Configuration Result/Metric Description
Single-view input Good front view, blurry back side U-Net regression model struggles with heavy occlusions
Without data augmentation More floating artifacts, poor geometry Domain gap causes degradation during inference
With data augmentation Better 3D consistency correction Augmentation strategies are effective
Output 64×64 (16K Gaussians) Poorer details Insufficient number of Gaussians
Output 128×128 (65K Gaussians) Rich details Standard configuration
Training resolution 256 Weaker details than 512 Resolution scaling is effective
Training resolution 512 Best details Default configuration

Key Findings

  • 4-view input significantly improves back-side quality compared to single-view input, highlighting that the additional information provided by multi-view diffusion models is crucial for reconstruction.
  • Data augmentation is the key to bridging the training-inference domain gap. Although it increases training loss, it substantially improves generalization during inference.
  • 65,536 Gaussians are sufficient to represent most single objects, and training at 512 resolution effectively captures fine details.
  • The entire pipeline (diffusion + reconstruction) requires only about 10GB of VRAM, making it deployment-friendly.
  • The quality of the multi-view diffusion model is the bottleneck for LGM — 3D inconsistencies lead to floating artifacts, and low resolution limits the upper bound of detail.

Highlights & Insights

  • Pragmatic Choice of U-Net vs.
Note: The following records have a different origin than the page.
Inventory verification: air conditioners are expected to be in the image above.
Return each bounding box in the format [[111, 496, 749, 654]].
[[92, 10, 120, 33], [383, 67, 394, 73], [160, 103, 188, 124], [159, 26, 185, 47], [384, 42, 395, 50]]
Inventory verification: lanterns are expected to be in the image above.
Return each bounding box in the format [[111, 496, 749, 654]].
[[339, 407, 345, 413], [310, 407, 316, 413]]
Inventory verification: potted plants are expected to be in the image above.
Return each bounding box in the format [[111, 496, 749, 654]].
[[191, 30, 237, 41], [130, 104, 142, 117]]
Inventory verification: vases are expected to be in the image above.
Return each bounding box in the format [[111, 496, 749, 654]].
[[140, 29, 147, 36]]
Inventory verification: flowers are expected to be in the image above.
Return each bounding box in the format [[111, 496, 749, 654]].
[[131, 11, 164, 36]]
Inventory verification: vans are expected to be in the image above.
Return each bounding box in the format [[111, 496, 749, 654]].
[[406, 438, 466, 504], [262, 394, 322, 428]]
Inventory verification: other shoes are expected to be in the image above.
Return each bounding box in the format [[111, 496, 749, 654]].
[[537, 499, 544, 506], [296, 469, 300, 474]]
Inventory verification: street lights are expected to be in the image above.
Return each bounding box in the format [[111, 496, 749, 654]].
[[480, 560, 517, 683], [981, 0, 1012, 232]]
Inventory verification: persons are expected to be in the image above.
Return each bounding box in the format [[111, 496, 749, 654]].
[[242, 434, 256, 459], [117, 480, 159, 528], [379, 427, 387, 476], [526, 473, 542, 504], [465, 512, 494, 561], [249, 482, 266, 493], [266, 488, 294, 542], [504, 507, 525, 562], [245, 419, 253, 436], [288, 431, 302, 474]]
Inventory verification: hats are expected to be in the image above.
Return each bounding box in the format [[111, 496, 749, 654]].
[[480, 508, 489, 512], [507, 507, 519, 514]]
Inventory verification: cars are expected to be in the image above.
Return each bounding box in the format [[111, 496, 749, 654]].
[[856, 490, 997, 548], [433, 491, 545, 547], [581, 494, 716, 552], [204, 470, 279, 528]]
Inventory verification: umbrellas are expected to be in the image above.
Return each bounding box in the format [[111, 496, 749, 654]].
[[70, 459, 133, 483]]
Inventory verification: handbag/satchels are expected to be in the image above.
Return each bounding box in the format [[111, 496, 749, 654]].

Transformer: In 3D generation scenarios, the high-resolution training capability of U-Net is more critical than the expressive power of a Transformer.
  • Elegant Data Augmentation Design: Grid distortion simulates geometric inconsistency and camera jitter simulates pose drift, directly addressing the two core issues of diffusion-generated outputs.
  • Complete Ecosystem: Text \(\rightarrow\) multi-view images \(\rightarrow\) 3D Gaussians \(\rightarrow\) meshes, enabling end-to-end deployment.
  • Unprecedented Efficiency: 5 seconds + 10GB VRAM = democratization of high-resolution 3D generation.

Limitations & Future Work

  • Heavily reliant on the quality of multi-view diffusion models — 3D inconsistencies in the diffusion models are the primary source of failure.
  • The resolution of multi-view diffusion models is limited to 256×256, which constrains the upper bound of LGM's detail quality.
  • ImageDream cannot handle input images with high elevation angles.
  • The model does not employ high-order spherical harmonics, resulting in limited viewpoint-dependent effects.
  • Better multi-view generation models (e.g., the 6-view version of Zero123++) can be explored to further improve performance.
  • Splatter Image: A pioneer in using single-view U-Net to predict pixel-level Gaussians, which inspired LGM's pixel-by-pixel Gaussian design.
  • LRM/Instant3D: Large-scale reconstruction models following the Triplane NeRF + Transformer paradigm.
  • MVDream/ImageDream: Multi-view diffusion models serving as the upstream generation models for LGM.
  • GS-LRM: A concurrent work following a pure Transformer route, delivering higher quality but at a much higher computational cost.
  • Insight: In feed-forward 3D generation, a combination of a lightweight backbone and an efficient representation might be more suitable for practical deployment than large models paired with complex representations.

Rating

  • Novelty: ⭐⭐⭐ The combination of U-Net and multi-view Gaussians is of high practical value but limited novelty.
  • Experimental Thoroughness: ⭐⭐⭐ The paper employs user studies instead of quantitative metrics, and ablation studies cover key designs.
  • Writing Quality: ⭐⭐⭐⭐ Clear and elegant, with a complete pipeline description.
  • Value: ⭐⭐⭐⭐ A practical route featuring high resolution and fast generation, contributing to the democratization of 3D generation.